From a3f2705d8fefdd578eeae9cfb530ba16331d2bad Mon Sep 17 00:00:00 2001
From: Liam Girdwood <liam.r.girdwood@linux.intel.com>
Date: Fri, 17 Jan 2014 17:03:56 +0000
Subject: [PATCH 30/30] ASoC: compress: Add suport for DPCM into compressed
 audio

Currently compressed audio streams are statically routed from the /dev
to the DAI link. Some DSPs can route compressed data to multiple BE DAIs
like they do for PCM data.

Add support to allow dynamically routed compressed streams using the existing
DPCM infrastructure.
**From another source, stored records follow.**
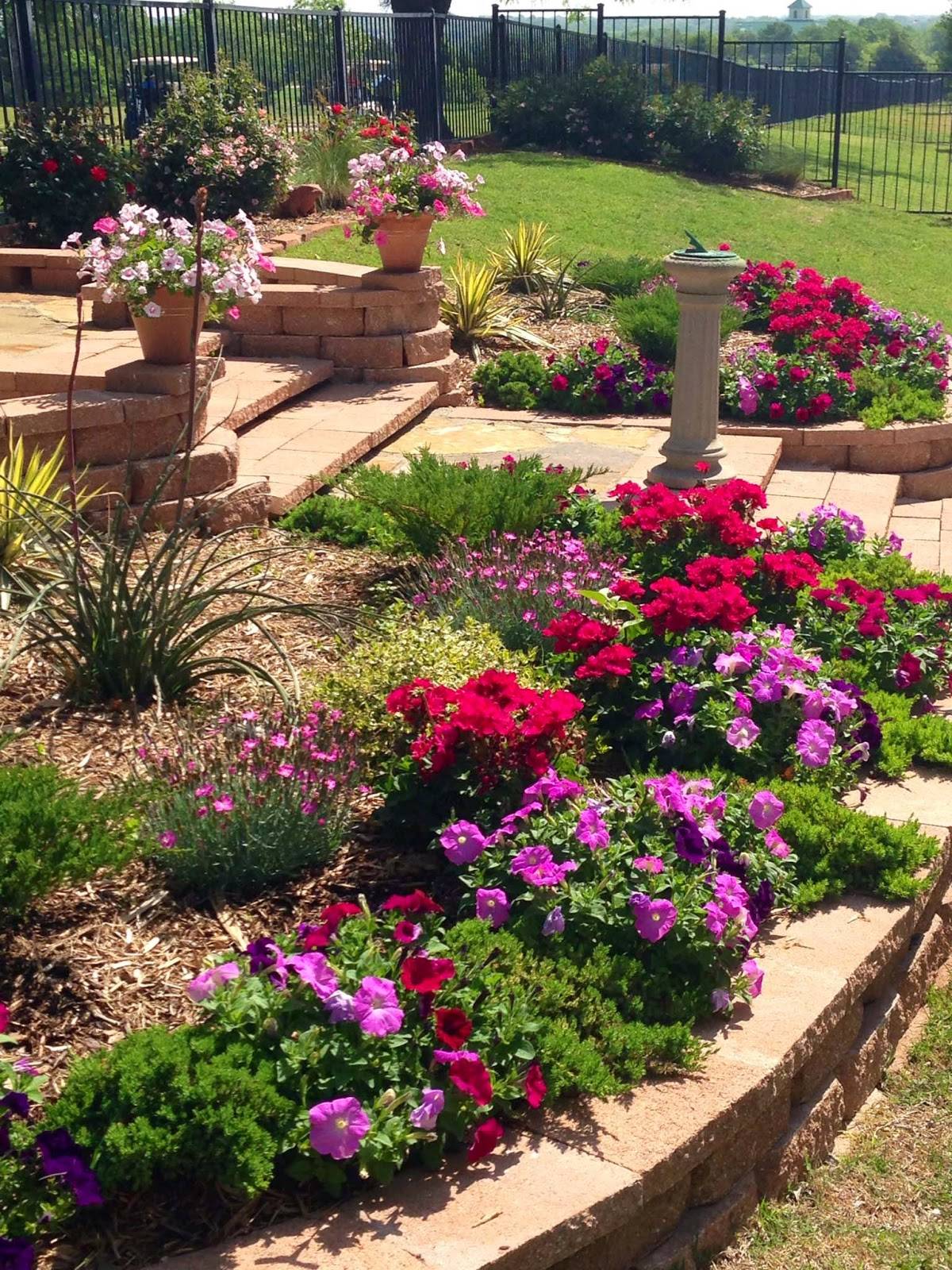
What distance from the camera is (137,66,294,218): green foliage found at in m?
11.9

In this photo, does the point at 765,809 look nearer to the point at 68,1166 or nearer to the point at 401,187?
the point at 68,1166

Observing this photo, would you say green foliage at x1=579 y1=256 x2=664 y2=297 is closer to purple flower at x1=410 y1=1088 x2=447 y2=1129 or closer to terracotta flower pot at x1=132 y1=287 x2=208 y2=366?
terracotta flower pot at x1=132 y1=287 x2=208 y2=366

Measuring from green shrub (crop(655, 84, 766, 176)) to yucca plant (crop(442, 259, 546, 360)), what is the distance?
10931mm

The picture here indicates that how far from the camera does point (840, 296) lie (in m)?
10.2

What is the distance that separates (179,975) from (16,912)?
13.7 inches

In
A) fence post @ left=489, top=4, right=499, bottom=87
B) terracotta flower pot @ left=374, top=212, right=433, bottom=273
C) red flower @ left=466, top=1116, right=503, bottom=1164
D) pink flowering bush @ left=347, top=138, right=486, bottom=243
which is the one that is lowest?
red flower @ left=466, top=1116, right=503, bottom=1164

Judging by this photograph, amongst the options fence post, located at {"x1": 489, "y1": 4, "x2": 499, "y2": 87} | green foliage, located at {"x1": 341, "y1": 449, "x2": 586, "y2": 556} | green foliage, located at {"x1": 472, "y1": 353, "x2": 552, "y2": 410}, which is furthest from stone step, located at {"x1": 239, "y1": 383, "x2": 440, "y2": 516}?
fence post, located at {"x1": 489, "y1": 4, "x2": 499, "y2": 87}

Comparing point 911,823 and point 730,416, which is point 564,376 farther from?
point 911,823

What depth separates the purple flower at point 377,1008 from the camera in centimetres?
246

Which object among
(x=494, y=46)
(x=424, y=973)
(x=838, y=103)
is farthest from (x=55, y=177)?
(x=838, y=103)

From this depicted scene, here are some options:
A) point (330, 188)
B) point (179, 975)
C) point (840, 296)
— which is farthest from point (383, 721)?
point (330, 188)

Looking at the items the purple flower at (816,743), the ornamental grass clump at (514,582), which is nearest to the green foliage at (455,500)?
the ornamental grass clump at (514,582)

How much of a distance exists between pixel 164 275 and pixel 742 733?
3485 mm

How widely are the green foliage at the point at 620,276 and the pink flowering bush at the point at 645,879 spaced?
7.92 metres
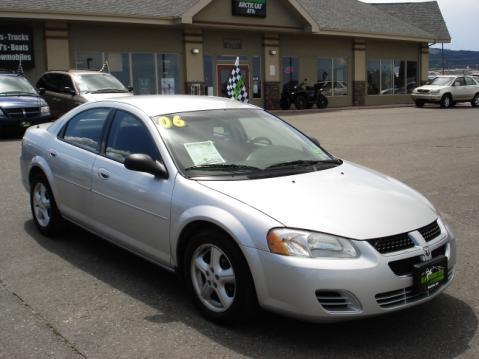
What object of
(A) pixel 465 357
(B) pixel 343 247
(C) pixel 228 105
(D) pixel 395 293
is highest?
(C) pixel 228 105

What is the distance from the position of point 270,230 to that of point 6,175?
711 centimetres

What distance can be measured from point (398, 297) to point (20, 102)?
42.2ft

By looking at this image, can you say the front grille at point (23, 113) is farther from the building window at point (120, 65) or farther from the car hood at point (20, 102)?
the building window at point (120, 65)

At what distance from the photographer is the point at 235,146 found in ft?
15.2

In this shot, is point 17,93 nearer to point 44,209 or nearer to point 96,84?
point 96,84

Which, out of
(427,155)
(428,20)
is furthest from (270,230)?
(428,20)

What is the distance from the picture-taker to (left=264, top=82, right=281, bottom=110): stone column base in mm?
27703

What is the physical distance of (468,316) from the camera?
4.02 metres

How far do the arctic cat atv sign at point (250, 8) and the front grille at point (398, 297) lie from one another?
75.1 feet

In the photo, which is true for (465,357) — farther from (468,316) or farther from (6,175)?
(6,175)

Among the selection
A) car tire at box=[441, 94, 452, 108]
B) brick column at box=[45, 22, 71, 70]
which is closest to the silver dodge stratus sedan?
brick column at box=[45, 22, 71, 70]

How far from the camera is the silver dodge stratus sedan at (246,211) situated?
11.3 feet

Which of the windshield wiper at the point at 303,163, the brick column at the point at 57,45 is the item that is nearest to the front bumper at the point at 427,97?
the brick column at the point at 57,45

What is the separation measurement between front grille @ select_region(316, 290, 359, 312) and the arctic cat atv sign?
2302 cm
This patch adds special FE versions of the compressed ops
that work out the runtime routing.

Signed-off-by: Liam Girdwood <liam.r.girdwood@linux.intel.com>
Acked-by: Vinod Koul <vinod.koul@intel.com>
Signed-off-by: Mark Brown <broonie@linaro.org>
(cherry picked from commit 2a99ef0fdb35a0f8d6b56ccc5d9d821e9ff100c1)
Signed-off-by: Mark Brown <broonie@linaro.org>
---
 include/sound/soc.h      |   1 +
 sound/soc/soc-compress.c | 301 ++++++++++++++++++++++++++++++++++++++-
 2 files changed, 301 insertions(+), 1 deletion(-)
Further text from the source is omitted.